Disorderly HouseThe highest policy-making body in the land must mend its shoddy image soon.
In the three decades and a bit since the restoration of democracy in 1990, Nepal’s national Parliament has never been able to function effectively. This is largely due to its failure to institutionalise parliamentary norms and values. The role of top leaders of major political forces is crucial in guiding the House in the right direction. But, instead, Nepali politicians have often held the legislature hostage to their interests. For instance, when leaders cannot agree on a power-sharing deal, they disrupt House proceedings, completely forgetting their duties as lawmakers. Interestingly, the parliamentarians seem to adhere to different sets of norms depending on whether their mother parties are in the government or not.
Right now, the Parliament is running out of time to prorogue the ongoing House session and commence the budget session. Less than three weeks before the constitutional deadline to present the government's annual budget, the winter session is still dragging on. (The government apparently wants it to pass a few more bills.) The constitution makes it mandatory to unveil the budget on May 29 and the Parliament has to complete some important business before that. The Speaker must allow pre-budget deliberations on the House floor, which needs to be done 15 days ahead of budget presentation. He then has to allocate time for the presentation of the government’s policy and programme by the President. Following this, the lawmakers will debate the document for a few days. Then, priorities are set and funds earmarked based on the principles of the policy and programme and the lawmakers' feedback.
But the Parliament may not be able to complete the due process in what little time remains. At present, the leaders have been wasting their time bargaining for their share of the pie in the yet-to-be-formed 12 parliamentary committees. Wasting weeks in bargaining and reaching a deal in the last hour has become our politicians' ingrained habit–in which case the Parliament invariably has to suspend rules and fast-track procedures to endorse vital bills.
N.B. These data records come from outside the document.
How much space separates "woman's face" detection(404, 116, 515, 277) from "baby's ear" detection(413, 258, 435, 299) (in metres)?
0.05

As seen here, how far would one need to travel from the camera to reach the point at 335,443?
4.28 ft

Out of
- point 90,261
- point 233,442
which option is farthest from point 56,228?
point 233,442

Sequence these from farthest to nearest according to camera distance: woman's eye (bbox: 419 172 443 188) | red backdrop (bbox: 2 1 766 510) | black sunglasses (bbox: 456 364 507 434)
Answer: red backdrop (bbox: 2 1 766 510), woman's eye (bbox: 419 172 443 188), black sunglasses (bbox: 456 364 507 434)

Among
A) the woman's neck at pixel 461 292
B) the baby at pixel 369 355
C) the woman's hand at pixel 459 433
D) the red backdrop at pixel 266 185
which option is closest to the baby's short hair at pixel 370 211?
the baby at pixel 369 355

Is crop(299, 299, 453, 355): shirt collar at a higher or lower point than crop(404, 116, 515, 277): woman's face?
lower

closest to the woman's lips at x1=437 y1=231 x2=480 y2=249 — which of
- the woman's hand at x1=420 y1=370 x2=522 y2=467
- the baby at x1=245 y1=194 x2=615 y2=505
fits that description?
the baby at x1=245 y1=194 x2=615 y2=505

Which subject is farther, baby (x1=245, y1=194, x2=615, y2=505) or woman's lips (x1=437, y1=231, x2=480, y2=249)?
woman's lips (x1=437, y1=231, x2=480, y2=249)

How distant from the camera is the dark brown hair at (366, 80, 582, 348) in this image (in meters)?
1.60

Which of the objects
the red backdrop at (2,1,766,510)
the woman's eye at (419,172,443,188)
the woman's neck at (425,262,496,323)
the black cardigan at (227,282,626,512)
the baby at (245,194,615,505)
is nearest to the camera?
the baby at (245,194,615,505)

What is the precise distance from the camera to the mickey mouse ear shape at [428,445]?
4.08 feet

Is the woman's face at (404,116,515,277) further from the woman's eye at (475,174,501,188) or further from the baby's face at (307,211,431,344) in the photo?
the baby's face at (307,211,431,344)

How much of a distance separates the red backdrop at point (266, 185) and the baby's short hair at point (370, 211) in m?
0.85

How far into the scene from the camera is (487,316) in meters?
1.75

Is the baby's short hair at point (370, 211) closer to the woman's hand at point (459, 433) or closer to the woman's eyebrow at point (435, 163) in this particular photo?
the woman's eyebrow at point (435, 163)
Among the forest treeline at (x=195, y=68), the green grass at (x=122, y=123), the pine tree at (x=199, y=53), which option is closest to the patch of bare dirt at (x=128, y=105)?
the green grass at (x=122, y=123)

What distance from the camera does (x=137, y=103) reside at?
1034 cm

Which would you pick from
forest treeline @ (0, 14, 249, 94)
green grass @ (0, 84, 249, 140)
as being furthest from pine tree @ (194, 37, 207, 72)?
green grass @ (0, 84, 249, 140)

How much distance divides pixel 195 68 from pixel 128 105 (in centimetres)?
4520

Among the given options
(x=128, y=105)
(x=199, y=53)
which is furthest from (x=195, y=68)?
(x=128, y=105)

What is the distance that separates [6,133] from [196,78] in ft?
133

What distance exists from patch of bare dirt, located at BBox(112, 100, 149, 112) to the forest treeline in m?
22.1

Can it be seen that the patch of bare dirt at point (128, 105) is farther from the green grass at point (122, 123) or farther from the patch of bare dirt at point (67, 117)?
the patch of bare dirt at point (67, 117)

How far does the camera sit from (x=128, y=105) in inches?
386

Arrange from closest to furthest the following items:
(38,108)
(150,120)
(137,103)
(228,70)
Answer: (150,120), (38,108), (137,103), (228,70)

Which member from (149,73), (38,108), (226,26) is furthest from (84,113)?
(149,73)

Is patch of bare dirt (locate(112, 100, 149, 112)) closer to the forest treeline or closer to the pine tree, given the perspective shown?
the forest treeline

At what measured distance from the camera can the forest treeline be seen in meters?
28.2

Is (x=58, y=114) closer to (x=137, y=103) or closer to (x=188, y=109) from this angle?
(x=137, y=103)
This has become an accepted practice thanks to the blessing it has gotten from the top political leadership. The end result is that the parliamentary processes have been limited to no more than rituals. To see their chosen representatives thus waste vital state funds is heartbreaking for common folks. And if the occupants of some of the highest offices in the land can be so unaccountable, why should the rest of us need to follow any rules!
Cancellation of scheduled agendas for the lack of quorums and constant deferral of scheduled bills due to weeks or months-long House disruptions have become chronic problems. The highest policy-making body in the land must mend its shoddy image soon. Or wider disenchantment may follow. Already, the public’s faith in Nepali legislatures is razor-thin. Experts have emphasised the need for the House to work according to a strict calendar. That would add to the body’s legitimacy. On the other hand, the constant undermining of the legislative through the making (and breaking) of ad hoc rules will further shake people’s faith in the parliamentary system.